In 2009, I took a year long sabbatical and moved to the West Coast of Africa. I rented my apartment in NYC and moved to Libreville, Gabon, 20 miles north of the equator. This blog is about my travel adventures in a country I never heard of before, my experiences living on the U.S. Embassy compound, and my participation with varied people and cultures.
Wednesday, January 20, 2010
South Africa - Pretoria
I met my girlfriend in South Africa on the way back from NYC. We are spending time and touring around with a friend who works at the US Embassy in Pretoria.
Initially, it felt more like a suburb, maybe in NJ, rather than a country in Africa. Very clean with street lights, paved highways with signs and exits, nice homes, shopping malls, restaurants…lots of infrastructure.
After I rest up from 20 hours in the air, I start to realize where I am.
Pretoria is an upper middle class neighborhood north of Johannesburg. It is very nice, but you have to realize that residents essentially live in minimum-security prisons. Every home or apartment complex is surrounded by walls, most also have high voltage wire. Every window is barred on the outside and sometimes also on the inside. Many homes have security gates inside the home to cordon off the living area. Every room is locked, just in case someone breaks in on a quiet side of the house. People lock the bathroom from the outside when they’re finished using it.
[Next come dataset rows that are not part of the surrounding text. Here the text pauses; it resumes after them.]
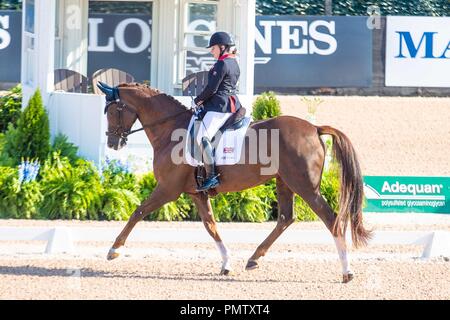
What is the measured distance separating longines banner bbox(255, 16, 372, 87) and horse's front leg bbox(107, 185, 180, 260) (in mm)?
12079

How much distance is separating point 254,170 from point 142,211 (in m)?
1.22

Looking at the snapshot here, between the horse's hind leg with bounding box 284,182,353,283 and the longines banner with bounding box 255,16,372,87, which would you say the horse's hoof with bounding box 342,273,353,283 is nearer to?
the horse's hind leg with bounding box 284,182,353,283

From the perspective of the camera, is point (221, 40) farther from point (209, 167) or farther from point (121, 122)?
point (121, 122)

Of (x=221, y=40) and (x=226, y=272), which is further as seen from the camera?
(x=226, y=272)

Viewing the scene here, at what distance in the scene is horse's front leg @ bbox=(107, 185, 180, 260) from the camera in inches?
424

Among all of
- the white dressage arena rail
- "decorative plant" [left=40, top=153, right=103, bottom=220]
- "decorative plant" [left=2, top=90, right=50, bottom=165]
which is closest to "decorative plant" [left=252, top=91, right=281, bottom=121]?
"decorative plant" [left=40, top=153, right=103, bottom=220]

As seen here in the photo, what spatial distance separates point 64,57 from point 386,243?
6.92 metres

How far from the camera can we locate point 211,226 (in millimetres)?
10992

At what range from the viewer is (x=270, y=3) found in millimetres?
26562

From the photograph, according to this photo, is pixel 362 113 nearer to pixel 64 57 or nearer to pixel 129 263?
pixel 64 57

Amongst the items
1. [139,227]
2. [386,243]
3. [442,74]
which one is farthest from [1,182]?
[442,74]

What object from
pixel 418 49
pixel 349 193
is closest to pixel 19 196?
pixel 349 193

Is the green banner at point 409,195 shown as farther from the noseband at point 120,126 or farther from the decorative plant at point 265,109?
the noseband at point 120,126

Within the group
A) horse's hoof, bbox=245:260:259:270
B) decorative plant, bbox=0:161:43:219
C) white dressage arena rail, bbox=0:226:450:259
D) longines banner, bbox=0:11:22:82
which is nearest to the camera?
horse's hoof, bbox=245:260:259:270
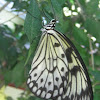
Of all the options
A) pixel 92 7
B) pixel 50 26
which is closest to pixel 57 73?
pixel 50 26

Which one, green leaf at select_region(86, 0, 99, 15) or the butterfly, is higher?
green leaf at select_region(86, 0, 99, 15)

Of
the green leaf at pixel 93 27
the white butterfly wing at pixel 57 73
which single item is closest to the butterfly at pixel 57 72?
the white butterfly wing at pixel 57 73

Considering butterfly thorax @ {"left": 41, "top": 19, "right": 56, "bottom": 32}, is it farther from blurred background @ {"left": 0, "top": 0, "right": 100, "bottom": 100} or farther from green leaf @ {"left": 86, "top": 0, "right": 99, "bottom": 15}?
green leaf @ {"left": 86, "top": 0, "right": 99, "bottom": 15}

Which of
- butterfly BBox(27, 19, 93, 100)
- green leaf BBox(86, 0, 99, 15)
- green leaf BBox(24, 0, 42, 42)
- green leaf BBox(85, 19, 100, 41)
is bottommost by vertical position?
butterfly BBox(27, 19, 93, 100)

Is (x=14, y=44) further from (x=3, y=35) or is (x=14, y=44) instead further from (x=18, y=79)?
(x=18, y=79)

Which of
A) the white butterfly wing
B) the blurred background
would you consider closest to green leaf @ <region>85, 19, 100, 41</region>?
the blurred background

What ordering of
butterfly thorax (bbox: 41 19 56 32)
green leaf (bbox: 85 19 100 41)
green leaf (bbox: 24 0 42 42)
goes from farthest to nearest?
green leaf (bbox: 85 19 100 41), butterfly thorax (bbox: 41 19 56 32), green leaf (bbox: 24 0 42 42)

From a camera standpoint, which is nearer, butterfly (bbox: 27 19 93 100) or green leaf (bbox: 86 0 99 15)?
butterfly (bbox: 27 19 93 100)
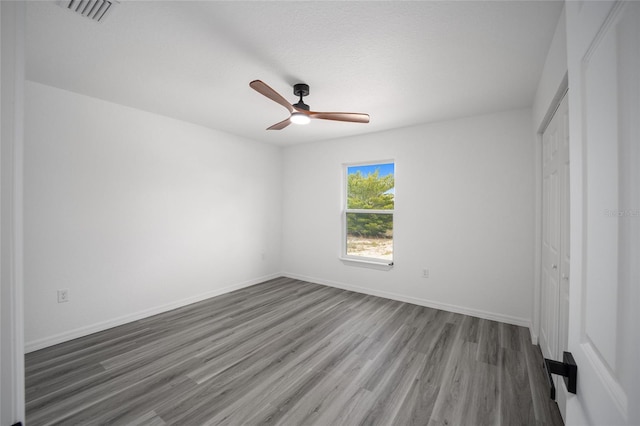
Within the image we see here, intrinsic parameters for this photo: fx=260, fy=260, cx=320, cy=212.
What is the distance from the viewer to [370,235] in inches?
172

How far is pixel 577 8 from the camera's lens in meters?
0.66

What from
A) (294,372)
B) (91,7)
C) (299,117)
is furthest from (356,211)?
(91,7)

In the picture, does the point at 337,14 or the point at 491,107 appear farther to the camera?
the point at 491,107

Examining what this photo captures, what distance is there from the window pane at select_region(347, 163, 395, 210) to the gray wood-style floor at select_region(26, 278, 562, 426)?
175 cm

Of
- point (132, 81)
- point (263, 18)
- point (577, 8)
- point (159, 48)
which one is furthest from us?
point (132, 81)

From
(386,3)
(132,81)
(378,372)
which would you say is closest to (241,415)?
(378,372)

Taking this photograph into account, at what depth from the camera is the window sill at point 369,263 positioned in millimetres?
4047

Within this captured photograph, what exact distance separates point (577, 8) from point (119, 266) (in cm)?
404

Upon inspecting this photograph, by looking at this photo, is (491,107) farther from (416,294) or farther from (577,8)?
(577,8)

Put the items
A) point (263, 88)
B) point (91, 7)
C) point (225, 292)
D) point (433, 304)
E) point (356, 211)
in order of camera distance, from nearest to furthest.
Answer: point (91, 7) < point (263, 88) < point (433, 304) < point (225, 292) < point (356, 211)

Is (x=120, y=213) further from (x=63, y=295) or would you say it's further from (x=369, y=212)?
(x=369, y=212)

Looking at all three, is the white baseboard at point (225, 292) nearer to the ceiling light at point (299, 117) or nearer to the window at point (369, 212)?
the window at point (369, 212)

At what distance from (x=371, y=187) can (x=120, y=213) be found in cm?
351

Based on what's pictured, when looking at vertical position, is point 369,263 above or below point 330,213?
below
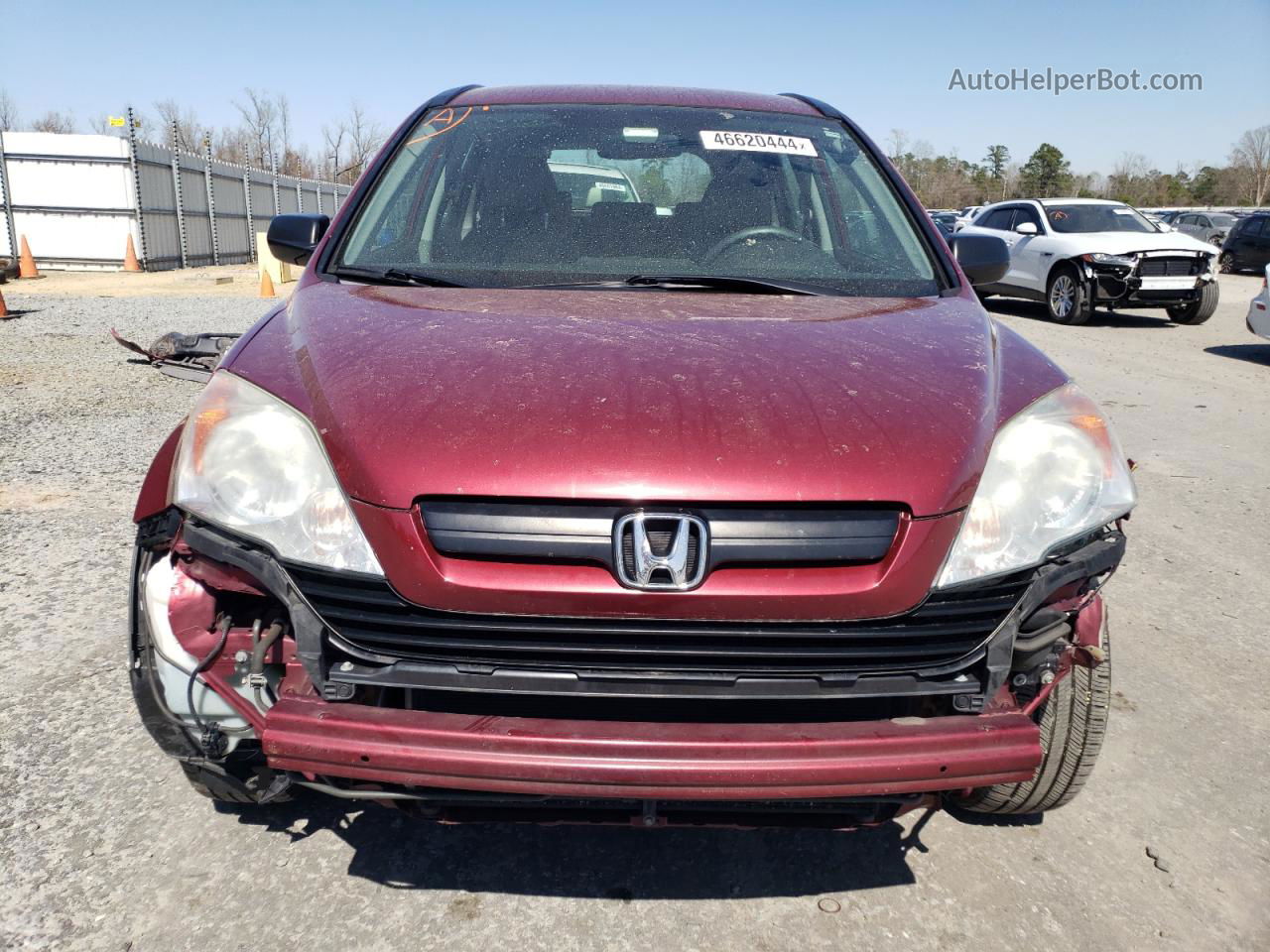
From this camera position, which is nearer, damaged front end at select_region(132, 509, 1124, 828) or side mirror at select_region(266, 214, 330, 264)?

Unfortunately, poverty is widespread and crime is rampant (and particularly vicious, its not about just getting robbed, its about having your eyes gouged out in the process).
On the positive side, it is a very beautiful country, you just have to be very aware of your surroundings. The US dollar goes a long way, the beef is fantastic, and overall, the people are quite nice – unusually polite. When driving on a two-lane road and someone passes you, they flip on their hazards for a few blinks; this is their way of saying thank you for letting me pass. They certainly don’t do that in the suburbs of NJ.
An interesting fact is that South Africa is very much into natural supplements and organics. The Pharmacies usually have two pharmacists one traditional pharmacists and one who specializes in natural medicines.